What the teaching of Craft really consists of is taking the Seeker through the Labyrinth of hir own personality, helping the Seeker become intimately familiar with the landscape of hir own inner world. A "teacher" of Craft is really more of a Mentor, a Guide, a catalyst for synthesis. All
the real Craft teacher can do is set up experiences for the Seeker, and help that person synthesise the results. It is an innate truth of Craft that "my mysteries are not thy mysteries" and that if they are, the person who is imitating the other person's Mystery hasn't gotten there yet. When one is "learning Craft" --well, truly, when one is really learning anything at all--one is learning to understand the way the Self processes information so that one can adapt that knowledge to achieve Change.
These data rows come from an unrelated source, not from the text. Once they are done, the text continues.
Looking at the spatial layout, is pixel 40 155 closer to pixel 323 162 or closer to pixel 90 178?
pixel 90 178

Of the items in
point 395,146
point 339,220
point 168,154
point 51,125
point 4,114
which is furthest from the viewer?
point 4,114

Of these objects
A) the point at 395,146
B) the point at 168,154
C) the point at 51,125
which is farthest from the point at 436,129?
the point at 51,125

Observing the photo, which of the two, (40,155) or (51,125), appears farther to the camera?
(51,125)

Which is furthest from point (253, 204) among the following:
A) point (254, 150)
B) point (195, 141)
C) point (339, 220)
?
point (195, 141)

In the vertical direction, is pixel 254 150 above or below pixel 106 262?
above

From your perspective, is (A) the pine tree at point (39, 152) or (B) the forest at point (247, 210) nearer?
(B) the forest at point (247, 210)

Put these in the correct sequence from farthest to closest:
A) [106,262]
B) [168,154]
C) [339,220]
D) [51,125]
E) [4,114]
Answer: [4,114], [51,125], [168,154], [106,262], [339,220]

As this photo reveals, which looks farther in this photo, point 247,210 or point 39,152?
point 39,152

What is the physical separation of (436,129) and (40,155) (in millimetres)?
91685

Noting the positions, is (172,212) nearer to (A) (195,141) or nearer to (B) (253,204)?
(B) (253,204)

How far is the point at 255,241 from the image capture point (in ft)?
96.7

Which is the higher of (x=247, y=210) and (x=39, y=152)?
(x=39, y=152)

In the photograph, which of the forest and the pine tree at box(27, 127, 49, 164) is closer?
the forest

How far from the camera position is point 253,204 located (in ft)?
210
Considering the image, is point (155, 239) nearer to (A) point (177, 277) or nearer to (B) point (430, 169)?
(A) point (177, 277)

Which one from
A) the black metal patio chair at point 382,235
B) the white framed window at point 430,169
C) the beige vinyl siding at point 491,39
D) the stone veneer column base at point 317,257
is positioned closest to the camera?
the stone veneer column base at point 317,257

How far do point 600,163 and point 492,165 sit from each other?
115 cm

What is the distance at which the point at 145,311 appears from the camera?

So we have abuses of the role of teacher, and abuses of the learner... and sometimes abuses of the teacher as well, because we do not understand the process. And until we recognize that no one owns Craft knowledge, and that even in the same Trad and Coven , my Craft is not your Craft, and that when I really do apprehend the Mysteries I will NEVER be able to convey that experience to anyone else, we will not understand the process, and we will run a risk of damaging ourselves and others in trying to share it.
So maybe what is needed is an earnest exploration among Craft communities worldwide, beginning right here where we all Are, of what we are really trying to do when we "teach Craft" and of what will maximize our effectiveness in achieving that goal. Because the fact is that a good Craft "teacher", like a good teacher in any other discipline, renders hirself irrelevant and unnecessary as rapidly and thoroughly as possible, and produces not an acolyte nor groupie-type personality supporter but a thoroughly competent balanced self-sufficient individual. And a world of such Witches would be Paradise indeed---but as long as we teachers misunderstand our role we will never get there.